To go ahead and be that Haskell purist... in normal Haskell code there are no functions which execute side effects in the process of computing their results. Even a function like
putStrLn :: String -> IO ()
merely produces an IO value. It is only when such a value is sequenced into something presented to the RTS as `main` that the effects are realized.
This seems like pedantry, but it allows you to construct and compose IO values in many ways (besides just sequentially evaluating them). This ends up giving you "macro like" powers.
Thanks for this answer. I think it points clearly to the source of confusion.
To be pedantic back at you, I'm pretty sure your explanation translates to: "So long as you never run a program, Haskell is a pure language."
Pedantically speaking, you can't have it both ways. Either the "Haskell" of the claim "Haskell is pure" includes the RTS or it does not. If it does, it is not pure but can run programs. If it does not, it is pure but cannot run programs.
A programming language that you can't run programs in is not very useful or interesting, so I'd really think it was a better move to define "Haskell" in such a way that programs can be run, and accept that under that definition Haskell is impure, although it retains a kind of effectively pure formalism that allows provability and such, which is awesome.

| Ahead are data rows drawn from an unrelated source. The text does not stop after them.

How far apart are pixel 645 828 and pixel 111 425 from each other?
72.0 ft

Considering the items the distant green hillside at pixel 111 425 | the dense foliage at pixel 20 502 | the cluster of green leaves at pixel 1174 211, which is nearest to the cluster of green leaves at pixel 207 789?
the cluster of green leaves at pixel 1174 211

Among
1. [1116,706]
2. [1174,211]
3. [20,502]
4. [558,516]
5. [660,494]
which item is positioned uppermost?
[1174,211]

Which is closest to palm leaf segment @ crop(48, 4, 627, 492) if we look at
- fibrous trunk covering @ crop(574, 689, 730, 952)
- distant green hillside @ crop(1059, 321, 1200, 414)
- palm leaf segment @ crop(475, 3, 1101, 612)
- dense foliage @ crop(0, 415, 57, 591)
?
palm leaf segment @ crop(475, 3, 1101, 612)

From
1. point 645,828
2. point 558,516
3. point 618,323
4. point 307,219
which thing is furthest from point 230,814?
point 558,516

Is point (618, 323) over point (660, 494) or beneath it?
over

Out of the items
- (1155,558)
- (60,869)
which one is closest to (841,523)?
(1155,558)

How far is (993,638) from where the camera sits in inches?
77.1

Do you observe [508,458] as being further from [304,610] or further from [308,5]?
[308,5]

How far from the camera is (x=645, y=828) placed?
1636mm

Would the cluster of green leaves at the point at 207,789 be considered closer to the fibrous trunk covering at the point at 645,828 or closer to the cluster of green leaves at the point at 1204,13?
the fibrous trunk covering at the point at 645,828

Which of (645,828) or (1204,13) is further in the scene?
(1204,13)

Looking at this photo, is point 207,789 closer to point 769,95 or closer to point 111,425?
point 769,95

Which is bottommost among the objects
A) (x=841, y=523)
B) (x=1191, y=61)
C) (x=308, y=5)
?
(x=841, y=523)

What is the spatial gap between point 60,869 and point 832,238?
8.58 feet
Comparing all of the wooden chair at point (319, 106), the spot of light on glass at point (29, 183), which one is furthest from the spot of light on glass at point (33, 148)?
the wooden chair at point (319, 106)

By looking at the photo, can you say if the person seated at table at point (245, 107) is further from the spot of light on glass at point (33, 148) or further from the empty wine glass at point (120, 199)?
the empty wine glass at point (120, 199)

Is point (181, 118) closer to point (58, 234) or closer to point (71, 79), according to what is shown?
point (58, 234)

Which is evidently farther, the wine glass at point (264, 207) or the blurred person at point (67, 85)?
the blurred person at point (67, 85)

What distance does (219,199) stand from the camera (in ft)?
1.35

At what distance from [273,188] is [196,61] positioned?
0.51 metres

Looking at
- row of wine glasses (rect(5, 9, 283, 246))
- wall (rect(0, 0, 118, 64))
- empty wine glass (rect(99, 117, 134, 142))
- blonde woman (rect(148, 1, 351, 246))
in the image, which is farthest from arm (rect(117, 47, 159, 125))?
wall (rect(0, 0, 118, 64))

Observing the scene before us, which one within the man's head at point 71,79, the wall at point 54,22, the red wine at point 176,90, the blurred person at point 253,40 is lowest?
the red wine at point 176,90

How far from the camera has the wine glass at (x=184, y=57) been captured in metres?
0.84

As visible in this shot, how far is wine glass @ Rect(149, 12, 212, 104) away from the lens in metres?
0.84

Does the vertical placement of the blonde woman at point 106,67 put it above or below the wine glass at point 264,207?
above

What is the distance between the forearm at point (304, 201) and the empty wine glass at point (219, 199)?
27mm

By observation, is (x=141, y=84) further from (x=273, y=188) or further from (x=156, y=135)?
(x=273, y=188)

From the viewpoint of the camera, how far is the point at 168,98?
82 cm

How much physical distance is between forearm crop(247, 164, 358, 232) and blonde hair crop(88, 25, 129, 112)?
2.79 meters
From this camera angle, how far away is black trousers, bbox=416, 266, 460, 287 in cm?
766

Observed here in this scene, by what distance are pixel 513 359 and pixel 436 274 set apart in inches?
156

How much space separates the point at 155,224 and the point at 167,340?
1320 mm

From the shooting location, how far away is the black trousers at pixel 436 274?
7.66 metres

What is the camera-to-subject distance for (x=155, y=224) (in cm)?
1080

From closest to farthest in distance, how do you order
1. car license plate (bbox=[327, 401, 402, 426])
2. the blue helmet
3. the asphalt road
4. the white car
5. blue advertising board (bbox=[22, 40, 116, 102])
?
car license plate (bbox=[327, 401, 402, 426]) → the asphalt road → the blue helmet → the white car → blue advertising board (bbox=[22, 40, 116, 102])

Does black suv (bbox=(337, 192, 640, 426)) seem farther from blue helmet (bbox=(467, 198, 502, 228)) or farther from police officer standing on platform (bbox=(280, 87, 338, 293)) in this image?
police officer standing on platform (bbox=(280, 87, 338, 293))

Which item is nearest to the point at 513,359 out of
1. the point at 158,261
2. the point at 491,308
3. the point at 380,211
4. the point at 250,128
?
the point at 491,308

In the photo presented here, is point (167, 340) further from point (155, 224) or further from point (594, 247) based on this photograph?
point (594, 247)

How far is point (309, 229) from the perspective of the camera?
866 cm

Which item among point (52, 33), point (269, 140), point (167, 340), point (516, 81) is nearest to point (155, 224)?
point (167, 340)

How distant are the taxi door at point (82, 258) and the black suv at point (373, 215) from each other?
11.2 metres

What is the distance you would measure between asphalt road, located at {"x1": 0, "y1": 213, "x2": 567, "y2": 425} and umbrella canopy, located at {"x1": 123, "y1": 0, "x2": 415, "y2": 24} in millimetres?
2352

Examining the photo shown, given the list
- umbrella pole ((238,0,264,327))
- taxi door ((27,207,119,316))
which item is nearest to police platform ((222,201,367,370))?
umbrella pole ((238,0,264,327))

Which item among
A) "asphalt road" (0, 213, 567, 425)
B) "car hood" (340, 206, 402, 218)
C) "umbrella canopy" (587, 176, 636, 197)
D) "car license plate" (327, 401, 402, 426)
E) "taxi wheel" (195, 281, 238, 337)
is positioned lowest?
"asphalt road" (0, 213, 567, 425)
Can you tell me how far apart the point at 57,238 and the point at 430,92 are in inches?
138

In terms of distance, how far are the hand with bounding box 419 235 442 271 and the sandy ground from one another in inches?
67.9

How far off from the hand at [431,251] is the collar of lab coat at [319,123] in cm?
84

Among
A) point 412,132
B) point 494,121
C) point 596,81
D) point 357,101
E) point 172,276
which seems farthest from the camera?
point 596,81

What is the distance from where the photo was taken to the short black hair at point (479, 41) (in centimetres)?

Either way, it is really important to emphasize in any description of the language that "At runtime Haskell is not pure". Otherwise newbs like me will simply be confused by the contradiction between the claim "Haskell [considered as an unexecutable language] is pure" and "Haskell [considered as a set of instructions to the RTS] is capable of doing IO". The two completely different meanings of "Haskell" must be made clear if profound confusion is to be avoided.

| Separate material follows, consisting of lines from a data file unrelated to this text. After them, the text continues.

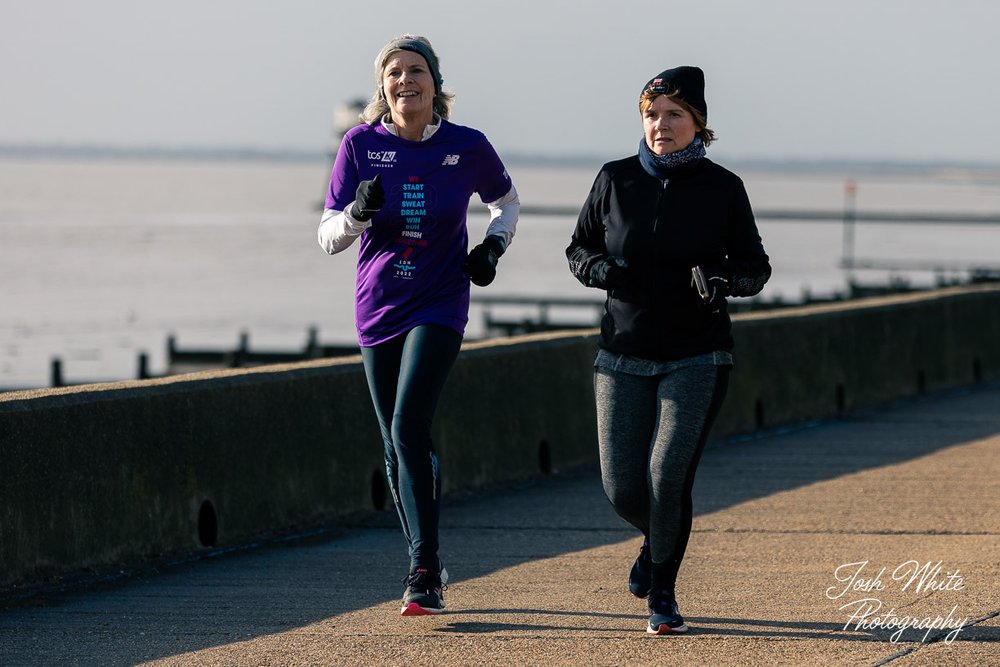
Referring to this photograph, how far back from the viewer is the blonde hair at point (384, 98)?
687 cm

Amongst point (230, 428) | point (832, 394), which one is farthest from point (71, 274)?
point (230, 428)

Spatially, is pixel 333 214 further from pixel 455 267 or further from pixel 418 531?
pixel 418 531

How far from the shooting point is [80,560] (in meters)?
7.74

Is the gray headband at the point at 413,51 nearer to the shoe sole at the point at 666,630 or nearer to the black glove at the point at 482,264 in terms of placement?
the black glove at the point at 482,264

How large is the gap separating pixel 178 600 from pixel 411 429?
122cm

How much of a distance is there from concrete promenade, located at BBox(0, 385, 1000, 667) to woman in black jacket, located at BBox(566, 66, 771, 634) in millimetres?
462

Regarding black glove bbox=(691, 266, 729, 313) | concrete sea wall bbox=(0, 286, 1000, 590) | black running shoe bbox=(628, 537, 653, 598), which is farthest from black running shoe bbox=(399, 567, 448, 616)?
concrete sea wall bbox=(0, 286, 1000, 590)

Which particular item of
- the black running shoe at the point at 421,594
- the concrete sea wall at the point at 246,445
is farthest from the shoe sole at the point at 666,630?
the concrete sea wall at the point at 246,445

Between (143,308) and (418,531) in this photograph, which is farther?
(143,308)

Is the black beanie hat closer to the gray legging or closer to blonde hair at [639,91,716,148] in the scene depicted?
blonde hair at [639,91,716,148]

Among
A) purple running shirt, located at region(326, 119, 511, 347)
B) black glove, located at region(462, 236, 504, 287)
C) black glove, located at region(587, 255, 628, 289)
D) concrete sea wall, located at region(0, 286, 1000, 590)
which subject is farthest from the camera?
concrete sea wall, located at region(0, 286, 1000, 590)

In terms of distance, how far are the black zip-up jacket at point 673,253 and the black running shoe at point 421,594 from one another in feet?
3.40

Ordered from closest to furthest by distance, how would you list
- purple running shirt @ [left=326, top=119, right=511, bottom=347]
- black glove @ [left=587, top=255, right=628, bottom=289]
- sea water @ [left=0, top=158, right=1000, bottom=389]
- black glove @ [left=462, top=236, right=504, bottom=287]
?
black glove @ [left=587, top=255, right=628, bottom=289] < black glove @ [left=462, top=236, right=504, bottom=287] < purple running shirt @ [left=326, top=119, right=511, bottom=347] < sea water @ [left=0, top=158, right=1000, bottom=389]

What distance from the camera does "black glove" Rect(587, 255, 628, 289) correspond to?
20.7 feet
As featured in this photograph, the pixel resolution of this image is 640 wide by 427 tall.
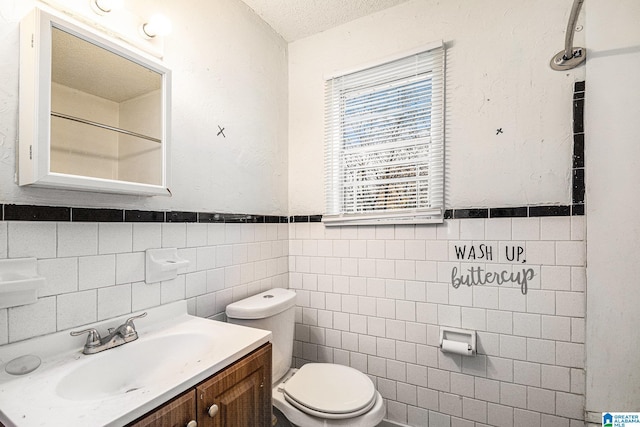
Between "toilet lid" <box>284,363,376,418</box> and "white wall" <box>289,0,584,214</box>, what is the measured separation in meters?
1.04

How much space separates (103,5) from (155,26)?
0.59 ft

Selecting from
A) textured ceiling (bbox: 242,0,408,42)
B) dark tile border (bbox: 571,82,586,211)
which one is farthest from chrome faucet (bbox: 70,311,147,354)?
dark tile border (bbox: 571,82,586,211)

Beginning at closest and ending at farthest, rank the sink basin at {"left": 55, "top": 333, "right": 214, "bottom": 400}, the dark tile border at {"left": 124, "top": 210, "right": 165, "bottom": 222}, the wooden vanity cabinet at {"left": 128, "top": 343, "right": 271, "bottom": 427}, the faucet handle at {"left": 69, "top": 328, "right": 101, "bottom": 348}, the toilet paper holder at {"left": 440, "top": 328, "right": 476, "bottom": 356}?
the wooden vanity cabinet at {"left": 128, "top": 343, "right": 271, "bottom": 427} → the sink basin at {"left": 55, "top": 333, "right": 214, "bottom": 400} → the faucet handle at {"left": 69, "top": 328, "right": 101, "bottom": 348} → the dark tile border at {"left": 124, "top": 210, "right": 165, "bottom": 222} → the toilet paper holder at {"left": 440, "top": 328, "right": 476, "bottom": 356}

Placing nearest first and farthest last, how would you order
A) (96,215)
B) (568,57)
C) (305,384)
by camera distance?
(96,215) → (568,57) → (305,384)

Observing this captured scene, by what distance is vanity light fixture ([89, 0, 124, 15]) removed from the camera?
107 centimetres

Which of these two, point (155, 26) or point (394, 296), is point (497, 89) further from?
point (155, 26)

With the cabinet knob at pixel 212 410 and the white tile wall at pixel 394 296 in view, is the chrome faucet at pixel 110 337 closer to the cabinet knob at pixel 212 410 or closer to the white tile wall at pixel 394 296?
the white tile wall at pixel 394 296

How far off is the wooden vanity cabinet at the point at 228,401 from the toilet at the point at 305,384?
24 cm

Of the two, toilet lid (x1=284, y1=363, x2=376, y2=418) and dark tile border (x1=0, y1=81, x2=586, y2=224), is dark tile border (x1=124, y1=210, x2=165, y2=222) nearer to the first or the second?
dark tile border (x1=0, y1=81, x2=586, y2=224)

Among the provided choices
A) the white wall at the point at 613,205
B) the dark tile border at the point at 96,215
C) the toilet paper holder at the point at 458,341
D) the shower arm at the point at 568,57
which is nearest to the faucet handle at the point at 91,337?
the dark tile border at the point at 96,215

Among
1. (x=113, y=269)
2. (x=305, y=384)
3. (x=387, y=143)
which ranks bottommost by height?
(x=305, y=384)

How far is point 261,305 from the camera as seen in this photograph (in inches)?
60.5

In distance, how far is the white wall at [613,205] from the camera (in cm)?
130

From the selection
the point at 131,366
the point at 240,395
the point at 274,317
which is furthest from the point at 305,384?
the point at 131,366
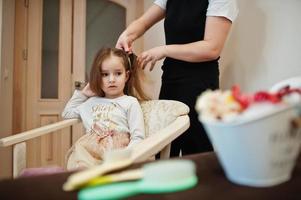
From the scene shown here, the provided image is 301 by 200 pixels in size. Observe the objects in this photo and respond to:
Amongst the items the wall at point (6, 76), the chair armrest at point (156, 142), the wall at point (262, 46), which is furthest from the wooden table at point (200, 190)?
the wall at point (6, 76)

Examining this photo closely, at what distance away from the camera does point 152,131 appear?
1.17 m

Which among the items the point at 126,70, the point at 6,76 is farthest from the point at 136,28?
the point at 6,76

Eh, I don't care much about names. Purity-up-until-RTS being taken seriously makes it easy to think of computations both pure and impure. I get to choose whether to interpret IO as an imperative, impure language subset of Haskell or as a pure type. Both have their advantages.

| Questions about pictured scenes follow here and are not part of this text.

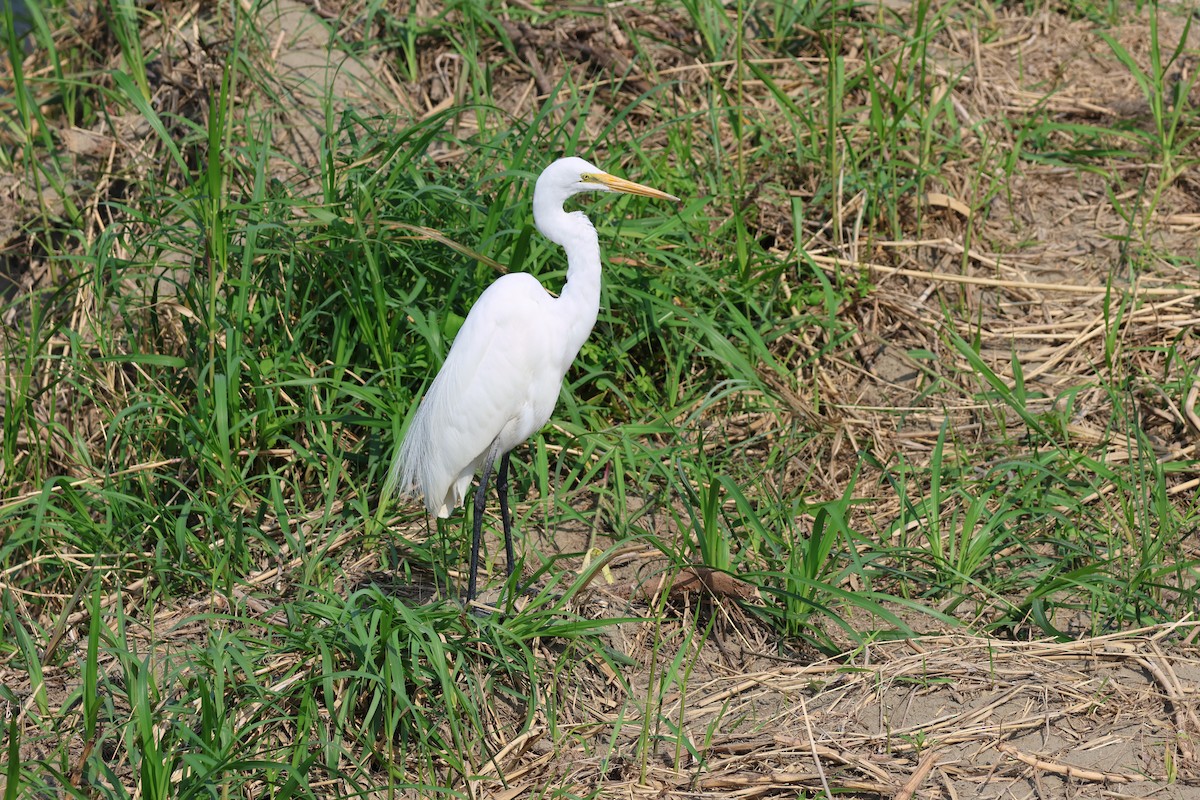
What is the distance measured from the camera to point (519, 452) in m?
3.73

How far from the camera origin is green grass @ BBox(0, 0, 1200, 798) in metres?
2.76

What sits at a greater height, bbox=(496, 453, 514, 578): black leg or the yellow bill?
the yellow bill

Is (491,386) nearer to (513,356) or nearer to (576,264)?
(513,356)

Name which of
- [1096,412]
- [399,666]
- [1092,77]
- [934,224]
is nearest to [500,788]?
[399,666]

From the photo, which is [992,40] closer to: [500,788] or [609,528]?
[609,528]

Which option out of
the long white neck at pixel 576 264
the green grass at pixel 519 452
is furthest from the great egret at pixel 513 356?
the green grass at pixel 519 452

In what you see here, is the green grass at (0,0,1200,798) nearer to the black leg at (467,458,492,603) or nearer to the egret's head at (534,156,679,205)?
the black leg at (467,458,492,603)

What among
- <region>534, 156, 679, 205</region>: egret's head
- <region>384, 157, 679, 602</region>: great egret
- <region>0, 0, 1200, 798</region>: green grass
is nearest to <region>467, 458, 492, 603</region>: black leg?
<region>384, 157, 679, 602</region>: great egret

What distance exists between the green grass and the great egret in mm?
280

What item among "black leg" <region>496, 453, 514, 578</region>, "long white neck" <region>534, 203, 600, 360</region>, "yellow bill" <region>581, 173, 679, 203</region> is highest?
"yellow bill" <region>581, 173, 679, 203</region>

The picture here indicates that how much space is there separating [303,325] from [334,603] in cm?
101

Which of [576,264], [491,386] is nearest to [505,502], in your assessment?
[491,386]

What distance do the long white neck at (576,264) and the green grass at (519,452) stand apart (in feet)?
1.51

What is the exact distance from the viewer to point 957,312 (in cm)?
408
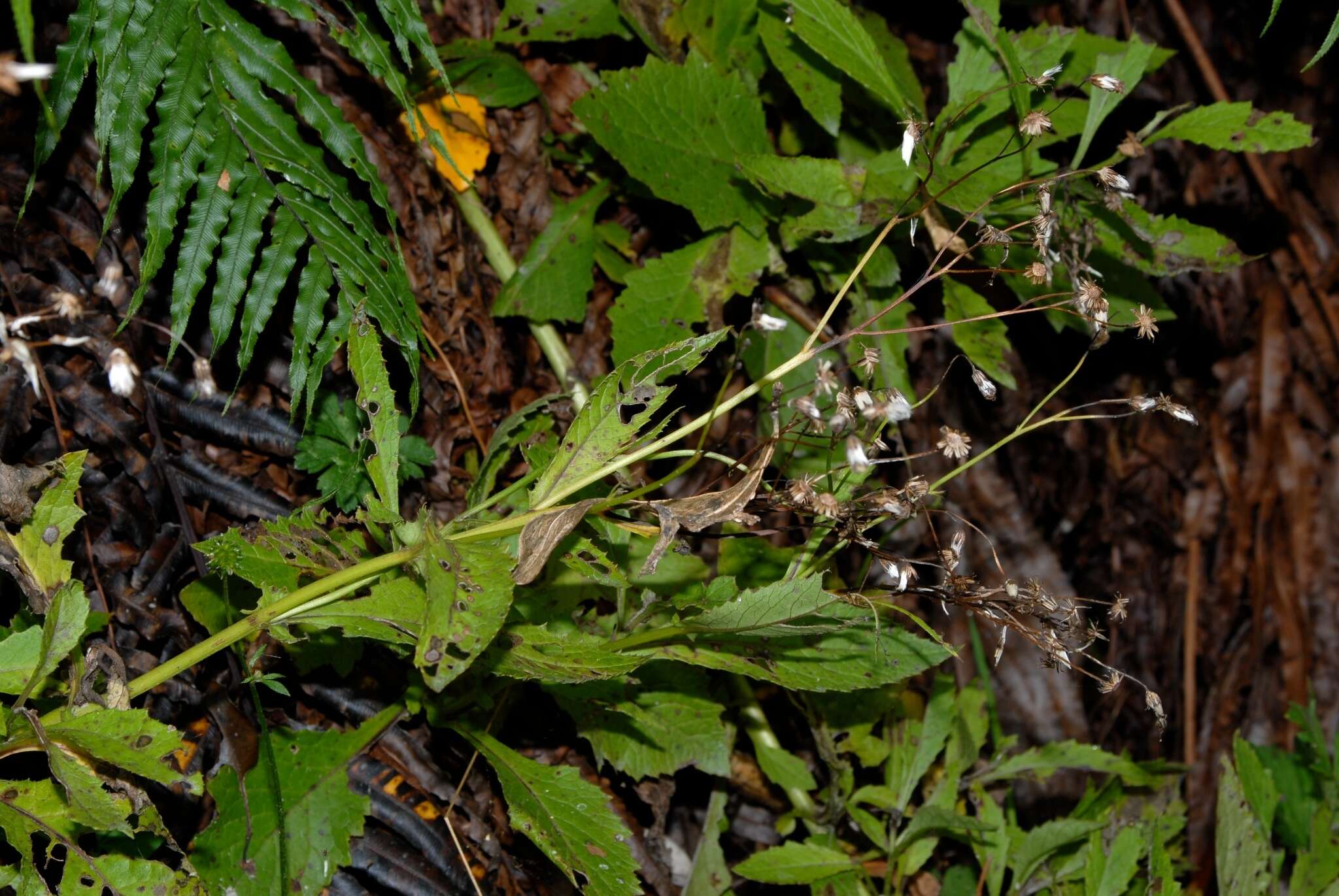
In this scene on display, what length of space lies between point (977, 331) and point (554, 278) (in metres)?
1.03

If your language is impure then you usually can only choose the former.
Here's the outline of what the middle of a tutorial could look like, following this advice:
Here's how to print a string (putStr, putStrLn). Here's how to print something other than a string (show, print). Here's how to print two somethings in a row (>>). Here's how to read something and print that (>>=). Here's how to print something in a function other than main (:: IO ()). Here's how to read something in a function other than main (:: IO a, >>= again, return). Oh by the way, it turns out that pattern (return, >>=) is so common that Haskell gives it a special syntax (do notation). For instance, it works with the previously introduced Maybe. And with List. Remember typeclasses? You can write functions that work with IO, Maybe, and List (Monad m => ...).
Even when actually talking about monads, the explanation should come first, and the term should come later. "It turns out these operations are a common enough pattern that Haskell gives them special syntax..." comes across much more sanely than "now we're going to introduce something [complicated] called a monad".